Data records —
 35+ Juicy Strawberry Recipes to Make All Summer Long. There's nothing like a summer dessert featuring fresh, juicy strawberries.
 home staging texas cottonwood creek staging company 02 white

...

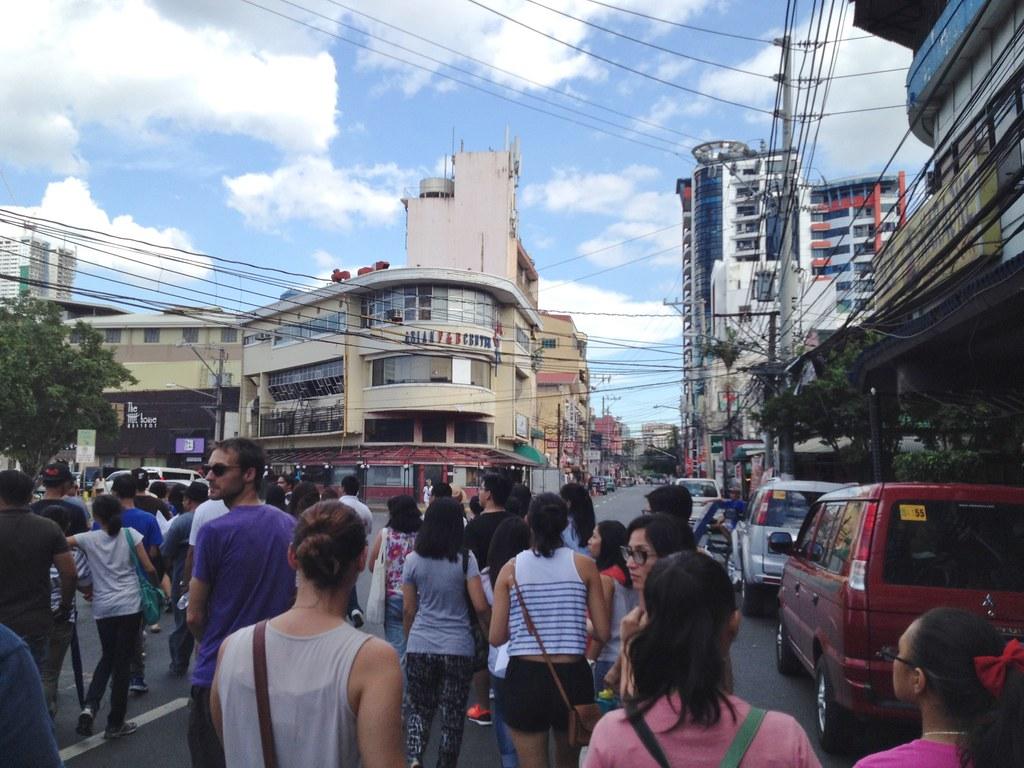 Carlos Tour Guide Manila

---

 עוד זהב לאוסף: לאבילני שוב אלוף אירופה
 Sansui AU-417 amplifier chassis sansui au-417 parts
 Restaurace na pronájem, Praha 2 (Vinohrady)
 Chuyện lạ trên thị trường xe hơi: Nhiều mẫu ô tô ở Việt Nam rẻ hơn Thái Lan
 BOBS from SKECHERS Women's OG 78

Exercise prompt — Your answer must be the lines above from the one containing "Sansui AU-417 amplifier" to the one containing "BOBS from SKECHERS Women's OG 78", both included, restated word for word.

Written response —
 Sansui AU-417 amplifier chassis sansui au-417 parts
 Restaurace na pronájem, Praha 2 (Vinohrady)
 Chuyện lạ trên thị trường xe hơi: Nhiều mẫu ô tô ở Việt Nam rẻ hơn Thái Lan
 BOBS from SKECHERS Women's OG 78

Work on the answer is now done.